Setiap alawi yang bermazhab Syiah pasti meyadari bahwa kesayyidan
bukanlah alat dongkrak kesombongan, apalagi memang sejauh ini
perlakuan istimewa itu tidak akan pernah didapat di tengah komunitas
yang semi-NU dan mantan Muhammadiyah ini. Tapi, apabila ia bukan
anugerah dan bintang jasa, setidaknya para non sayyid juga tidak
menjadikannya sebagai jurus mematikan setiap kali terjadi polemik.
Kasarnya, kalau bukan anugerah dan berkah, paling tidak, jangan jadi
bencana.

Saya yakin, para sayyid yang menganut mazhab Ahlul-Bait adalah
orang-orang yang telah rela untuk tidak mendapatkan hak-hak istimewa
sebagaimana bisa dinikmatinya bila tetap Sunni, terutama bila hidup di
sentra-sentra otoritas tradisional alawi di sejumlah kota di
Indonesia. Kesyiahan mereka semestinya dilihat dengan positive
thinking sebagai dekalarasi bahwa kesayyidan tanpa ketaatan kepada
Nabi dan keluarganya adalah bumerang.
----------------------------------------
**TUJUAN TUGAS**
A. Sebutkan semua nama mazhab dan organisasi keagamaan yang muncul dalam kutipan tentang kesayyidan ini.
B. Skalakan ulang bagian daftar yang dimulai dari baris berisi "Within the captured" dan berakhir di baris terakhir daftar, kedua ujungnya ikut. Tulis ulang semua barisnya, pertanyaan juga, lalu kalikan setiap angka dalam jawaban (jarak dan koordinat) dengan 2,3 dan bulatkan ke jumlah desimal semula, dengan angka setengah dibulatkan ke atas.
----------------------------------------
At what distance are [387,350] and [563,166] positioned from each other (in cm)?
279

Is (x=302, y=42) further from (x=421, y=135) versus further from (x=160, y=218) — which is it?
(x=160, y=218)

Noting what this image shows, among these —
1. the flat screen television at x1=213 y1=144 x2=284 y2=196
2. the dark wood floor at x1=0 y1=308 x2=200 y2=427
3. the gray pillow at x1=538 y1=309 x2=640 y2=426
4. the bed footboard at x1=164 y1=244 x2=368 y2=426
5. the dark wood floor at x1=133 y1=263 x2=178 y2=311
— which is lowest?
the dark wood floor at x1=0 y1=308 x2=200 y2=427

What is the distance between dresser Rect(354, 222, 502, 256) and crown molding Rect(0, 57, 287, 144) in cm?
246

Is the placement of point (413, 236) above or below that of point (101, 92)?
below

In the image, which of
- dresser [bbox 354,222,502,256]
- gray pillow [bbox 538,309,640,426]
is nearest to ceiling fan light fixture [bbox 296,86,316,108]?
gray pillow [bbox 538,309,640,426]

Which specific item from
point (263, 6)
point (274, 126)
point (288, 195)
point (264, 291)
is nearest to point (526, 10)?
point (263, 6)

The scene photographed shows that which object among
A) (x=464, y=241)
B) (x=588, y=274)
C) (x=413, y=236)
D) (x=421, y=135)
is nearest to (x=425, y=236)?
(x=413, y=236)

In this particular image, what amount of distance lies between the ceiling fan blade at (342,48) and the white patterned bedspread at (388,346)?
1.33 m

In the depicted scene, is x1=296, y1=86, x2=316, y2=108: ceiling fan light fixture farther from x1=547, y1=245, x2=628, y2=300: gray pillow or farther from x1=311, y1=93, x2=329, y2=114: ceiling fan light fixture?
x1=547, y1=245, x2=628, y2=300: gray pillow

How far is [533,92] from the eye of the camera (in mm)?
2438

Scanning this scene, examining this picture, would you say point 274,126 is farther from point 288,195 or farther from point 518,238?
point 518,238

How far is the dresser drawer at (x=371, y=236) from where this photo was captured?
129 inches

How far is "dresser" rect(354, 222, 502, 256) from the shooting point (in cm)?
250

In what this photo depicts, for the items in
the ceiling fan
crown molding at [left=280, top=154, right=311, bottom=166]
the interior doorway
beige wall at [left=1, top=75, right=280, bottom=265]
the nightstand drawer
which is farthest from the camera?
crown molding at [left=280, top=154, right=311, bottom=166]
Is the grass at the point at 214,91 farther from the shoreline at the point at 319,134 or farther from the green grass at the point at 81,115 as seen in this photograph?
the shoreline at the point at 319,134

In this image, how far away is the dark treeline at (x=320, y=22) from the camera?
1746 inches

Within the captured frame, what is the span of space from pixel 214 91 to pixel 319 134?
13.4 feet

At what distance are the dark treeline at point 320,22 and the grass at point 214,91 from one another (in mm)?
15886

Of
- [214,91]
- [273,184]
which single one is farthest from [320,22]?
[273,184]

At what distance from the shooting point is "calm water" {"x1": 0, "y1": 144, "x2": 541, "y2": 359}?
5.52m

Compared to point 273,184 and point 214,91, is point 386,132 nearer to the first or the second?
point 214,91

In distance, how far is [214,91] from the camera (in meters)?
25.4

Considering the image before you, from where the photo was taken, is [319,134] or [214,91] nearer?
----------------------------------------
**HASIL YANG DIHARAPKAN**
A. Syiah, NU, Muhammadiyah, Ahlul-Bait, Sunni

B.
Within the captured frame, what is the span of space from pixel 214 91 to pixel 319 134?
30.8 feet

At what distance are the dark treeline at point 320,22 and the grass at point 214,91 from one another (in mm)?
36538

Of
- [214,91]
- [273,184]
which single one is farthest from [320,22]?
[628,423]

At what distance from the shooting point is "calm water" {"x1": 0, "y1": 144, "x2": 541, "y2": 359}?
12.70m

Compared to point 273,184 and point 214,91, is point 386,132 nearer to the first or the second?
point 492,209

In distance, how far is [214,91] from the camera (in meters)?
58.4

Considering the image before you, from where the photo was taken, is [319,134] or [214,91] nearer?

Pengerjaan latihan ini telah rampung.